Quand j’ai commencé à travailler sur ces trous, je ressentais une dette importante envers cette artiste. J’avais aussi en tête l’œuvre soudaine, abrupte et sauvage de Niki de Saint Phalle, entre ses tirs et les perforations exactes, métalliques, glaciales de Cady Noland. Ça m’a plus qu’inspiré, ça m’a animé, nourri, bien que le propos soit différent : il ne s’agit pas ici d’une critique de la société américaine, mais d’un questionnement sur la vision elle-même.
J’avais envie de présenter des images de subversion, de refus, mais aussi une subversion du regard.
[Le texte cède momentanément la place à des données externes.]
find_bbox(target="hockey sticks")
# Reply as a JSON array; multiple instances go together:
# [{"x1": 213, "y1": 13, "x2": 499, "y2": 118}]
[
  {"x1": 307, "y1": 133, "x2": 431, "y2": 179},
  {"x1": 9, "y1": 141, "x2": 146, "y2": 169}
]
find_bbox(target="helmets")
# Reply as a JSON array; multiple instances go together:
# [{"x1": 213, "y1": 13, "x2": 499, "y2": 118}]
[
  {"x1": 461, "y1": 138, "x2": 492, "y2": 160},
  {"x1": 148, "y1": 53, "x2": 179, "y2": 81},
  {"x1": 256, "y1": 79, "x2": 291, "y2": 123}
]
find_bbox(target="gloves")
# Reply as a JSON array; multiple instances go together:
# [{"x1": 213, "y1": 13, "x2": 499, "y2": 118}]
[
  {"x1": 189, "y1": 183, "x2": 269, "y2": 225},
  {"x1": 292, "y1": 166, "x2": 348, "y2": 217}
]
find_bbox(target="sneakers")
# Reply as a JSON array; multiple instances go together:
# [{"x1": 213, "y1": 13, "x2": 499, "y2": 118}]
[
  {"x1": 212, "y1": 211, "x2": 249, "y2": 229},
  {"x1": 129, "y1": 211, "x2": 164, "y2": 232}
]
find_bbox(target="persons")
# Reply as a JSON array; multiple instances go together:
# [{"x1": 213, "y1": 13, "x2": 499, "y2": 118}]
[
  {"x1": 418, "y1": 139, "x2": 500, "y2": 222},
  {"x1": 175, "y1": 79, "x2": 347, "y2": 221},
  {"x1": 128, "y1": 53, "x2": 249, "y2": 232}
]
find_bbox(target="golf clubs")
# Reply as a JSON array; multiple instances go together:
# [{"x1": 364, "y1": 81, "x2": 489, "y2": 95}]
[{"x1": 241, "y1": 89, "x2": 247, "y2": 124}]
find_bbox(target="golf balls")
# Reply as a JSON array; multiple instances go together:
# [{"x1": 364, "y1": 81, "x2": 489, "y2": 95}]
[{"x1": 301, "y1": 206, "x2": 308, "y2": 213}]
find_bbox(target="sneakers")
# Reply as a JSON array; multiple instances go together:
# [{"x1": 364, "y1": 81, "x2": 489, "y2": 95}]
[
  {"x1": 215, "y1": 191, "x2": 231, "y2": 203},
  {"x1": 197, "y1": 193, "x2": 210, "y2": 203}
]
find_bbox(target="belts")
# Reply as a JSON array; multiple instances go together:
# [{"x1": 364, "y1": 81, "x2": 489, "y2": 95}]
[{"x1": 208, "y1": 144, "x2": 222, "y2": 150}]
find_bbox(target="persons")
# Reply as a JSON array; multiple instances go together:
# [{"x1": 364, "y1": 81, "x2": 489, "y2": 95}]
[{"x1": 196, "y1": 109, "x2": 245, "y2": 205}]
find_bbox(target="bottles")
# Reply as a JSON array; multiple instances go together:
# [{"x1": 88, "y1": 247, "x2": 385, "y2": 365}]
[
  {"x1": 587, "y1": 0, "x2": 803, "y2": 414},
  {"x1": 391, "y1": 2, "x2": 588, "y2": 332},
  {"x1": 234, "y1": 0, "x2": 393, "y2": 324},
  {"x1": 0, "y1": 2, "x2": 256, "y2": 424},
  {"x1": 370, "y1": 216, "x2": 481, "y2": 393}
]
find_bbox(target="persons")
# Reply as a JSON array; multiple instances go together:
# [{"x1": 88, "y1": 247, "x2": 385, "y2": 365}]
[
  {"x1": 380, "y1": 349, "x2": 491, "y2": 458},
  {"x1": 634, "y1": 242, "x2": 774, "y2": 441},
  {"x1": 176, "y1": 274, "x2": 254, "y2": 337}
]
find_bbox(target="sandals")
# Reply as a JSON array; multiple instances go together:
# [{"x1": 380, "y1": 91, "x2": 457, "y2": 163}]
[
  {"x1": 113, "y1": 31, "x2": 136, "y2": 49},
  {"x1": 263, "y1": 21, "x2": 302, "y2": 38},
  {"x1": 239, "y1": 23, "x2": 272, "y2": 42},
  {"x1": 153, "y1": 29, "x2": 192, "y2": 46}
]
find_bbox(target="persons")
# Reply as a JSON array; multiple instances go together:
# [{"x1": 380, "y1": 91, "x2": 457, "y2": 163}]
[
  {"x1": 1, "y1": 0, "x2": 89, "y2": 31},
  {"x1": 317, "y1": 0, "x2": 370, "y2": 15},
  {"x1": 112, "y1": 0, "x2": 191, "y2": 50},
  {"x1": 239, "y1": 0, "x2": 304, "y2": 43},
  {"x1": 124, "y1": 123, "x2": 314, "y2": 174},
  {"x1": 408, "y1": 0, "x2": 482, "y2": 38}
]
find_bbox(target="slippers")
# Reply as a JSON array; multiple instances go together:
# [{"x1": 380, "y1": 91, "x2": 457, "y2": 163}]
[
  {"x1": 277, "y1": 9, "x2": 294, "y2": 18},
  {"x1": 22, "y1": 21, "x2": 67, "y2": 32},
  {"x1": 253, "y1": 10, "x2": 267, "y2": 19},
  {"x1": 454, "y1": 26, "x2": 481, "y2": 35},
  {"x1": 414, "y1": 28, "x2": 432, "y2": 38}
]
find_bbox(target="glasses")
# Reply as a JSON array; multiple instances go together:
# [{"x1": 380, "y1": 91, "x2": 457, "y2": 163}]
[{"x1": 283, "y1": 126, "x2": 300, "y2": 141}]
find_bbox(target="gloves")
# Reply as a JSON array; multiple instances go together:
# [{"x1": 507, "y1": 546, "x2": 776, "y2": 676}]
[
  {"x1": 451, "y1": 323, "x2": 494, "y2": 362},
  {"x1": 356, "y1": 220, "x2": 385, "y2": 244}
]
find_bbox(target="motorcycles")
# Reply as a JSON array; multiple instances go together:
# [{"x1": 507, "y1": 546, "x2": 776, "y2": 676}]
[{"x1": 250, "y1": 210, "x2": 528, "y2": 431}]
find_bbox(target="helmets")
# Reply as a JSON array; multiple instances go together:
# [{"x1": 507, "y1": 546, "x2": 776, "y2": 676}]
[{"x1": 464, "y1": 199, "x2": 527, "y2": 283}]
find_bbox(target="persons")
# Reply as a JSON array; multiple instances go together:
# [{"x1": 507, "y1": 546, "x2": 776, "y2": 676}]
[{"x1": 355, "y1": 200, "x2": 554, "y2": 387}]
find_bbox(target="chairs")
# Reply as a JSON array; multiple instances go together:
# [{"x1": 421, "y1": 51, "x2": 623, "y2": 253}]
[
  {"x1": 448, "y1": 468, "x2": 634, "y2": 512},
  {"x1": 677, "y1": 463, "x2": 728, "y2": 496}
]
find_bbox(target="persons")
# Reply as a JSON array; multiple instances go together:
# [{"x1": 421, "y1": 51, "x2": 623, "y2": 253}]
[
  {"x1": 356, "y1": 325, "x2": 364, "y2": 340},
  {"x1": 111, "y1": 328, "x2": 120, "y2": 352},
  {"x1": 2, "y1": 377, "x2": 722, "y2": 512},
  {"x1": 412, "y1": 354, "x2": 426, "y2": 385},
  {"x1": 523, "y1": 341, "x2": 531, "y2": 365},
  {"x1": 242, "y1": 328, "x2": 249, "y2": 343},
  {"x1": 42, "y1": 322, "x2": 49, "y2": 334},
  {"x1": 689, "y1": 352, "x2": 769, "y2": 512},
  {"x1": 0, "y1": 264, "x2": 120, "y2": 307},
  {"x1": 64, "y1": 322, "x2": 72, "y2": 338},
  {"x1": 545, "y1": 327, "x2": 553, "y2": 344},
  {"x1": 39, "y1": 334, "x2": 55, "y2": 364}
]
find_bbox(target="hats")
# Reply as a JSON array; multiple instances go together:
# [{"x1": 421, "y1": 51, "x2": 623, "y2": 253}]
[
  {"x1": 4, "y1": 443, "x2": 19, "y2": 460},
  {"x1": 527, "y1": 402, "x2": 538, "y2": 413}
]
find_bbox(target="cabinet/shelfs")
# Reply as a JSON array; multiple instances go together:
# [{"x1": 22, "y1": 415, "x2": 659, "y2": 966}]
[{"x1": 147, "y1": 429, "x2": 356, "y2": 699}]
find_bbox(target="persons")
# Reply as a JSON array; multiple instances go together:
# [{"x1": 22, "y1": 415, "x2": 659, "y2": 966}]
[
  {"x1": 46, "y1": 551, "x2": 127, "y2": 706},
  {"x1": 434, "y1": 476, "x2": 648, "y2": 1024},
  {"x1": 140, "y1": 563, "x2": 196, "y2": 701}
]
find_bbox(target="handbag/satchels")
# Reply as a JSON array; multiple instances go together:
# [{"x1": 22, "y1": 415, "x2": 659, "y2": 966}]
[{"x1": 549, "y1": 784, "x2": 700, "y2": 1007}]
Sur des images de colère, j’ai introduit des trous, mais ces trous contiennent du braille et, au fond, des miroirs : ainsi, le spectateur, en regardant, ne voit que lui-même. J’ai voulu me rapprocher de ceux qui ne voient pas et du vide, pour faire une parabole sur la perception.
Frank Perrin, Combat, 2022, © Galerie Michel Rein Paris / Brussels, Photo : Florian Kleinefenn
Frank Perrin, Pray, 2022, © Galerie Michel Rein Paris / Brussels, Photo : Florian Kleinefenn
Frank Perrin, Amore, 2022, © Galerie Michel Rein Paris / Brussels, Photo : Florian Kleinefenn



Qu’a apporté Cady Noland au monde de l’art ?
Cady Noland, au même titre que David Hammons ou Félix Gonzalez-Torres, fait partie de ces artistes cultes, secrets, qui nourrissent les imaginaires et les inconscients. L’intérêt d’un David Hammons ou d’une Cady Noland ne réside pas dans leur influence formelle, mais dans la force des messages qu’ils envoient à leur public, chacun les recevant et les assimilant de mille manières différentes. Leur puissance vient du fait qu’ils nous poussent à aller ailleurs, plus loin, autrement.
La résistance de Cady Noland au marché, malgré le fait qu’elle ait atteint des prix indécents, rejoint la même dialectique qu’un David Hammons. Ils prouvent que l’on peut toucher le sommet du marché tout en le questionnant, sans jamais faire la moindre concession. C’est ça, leur force : ils ont fait peu, mais ils ont fait excellemment. Et ça, c’est une leçon.
C’est ça, leur force : ils ont fait peu, mais ils ont fait excellemment. Et ça, c’est une leçon.